The film had its world premiere at the 29th Busan International Film Festival on October 4, 2024. It was released in theaters on March 12, 2025.

== Plot ==
Young-eun, a single mother, must care for her 7-year-old daughter So-hyun, who exhibits strange behavior. She struggles desperately to stop So-hyun's dangerous actions, but as a result, Young-eun's ordinary life begins to fall apart and So-hyun spirals further out of control.

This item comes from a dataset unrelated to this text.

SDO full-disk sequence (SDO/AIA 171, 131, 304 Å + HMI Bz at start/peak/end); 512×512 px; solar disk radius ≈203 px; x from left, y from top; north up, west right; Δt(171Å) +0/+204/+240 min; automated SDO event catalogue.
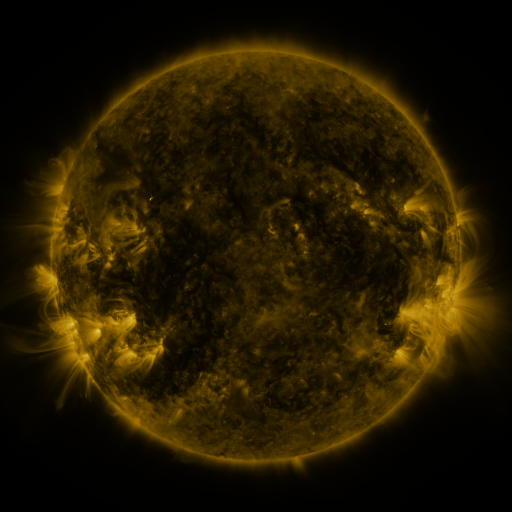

20 years later, Min, who has lost all memories of her childhood, works for a crime scene cleanup company. One day, Hae-young, a cheerful-faced intruder, suddenly appears before her. As Hae-young casually wedges herself into the routine life Min has built, she begins to feel a strange sense of unease.

== Cast ==
- Kwak Sun-young as Yeong-eun
- Kwon Yu-ri as Kim Min
- Lee Seol as Hae-yeong
- Gi So-yoo as Kim So-hyun
- Shin Dong-mi as Choi Hyun-kyung

== Production ==
=== Development ===
The film was developed under the working title Mist, and produced by Studio Santa Claus Entertainment.

=== Casting ===
In 2023, Kwak Sun-young, Kwon Yu-ri and Lee Seol were reportedly cast to appear.

=== Filming ===
Principal photography of the film commenced in November 2023, and filming ended in January 2024.

== Release ==
Somebody premiered at the 29th Busan International Film Festival in Korean Cinema – Panorama section on October 4, 2024. The film was also premiered in 'Spotlight on Korea' category at 45th Hawai'i International Film Festival on 13 October 2024. It was shown in the 'Festival Favorites' section at 4th Red Sea International Film Festival on December 8, 2024. It was released theatrically on March 12, 2025, in South Korea.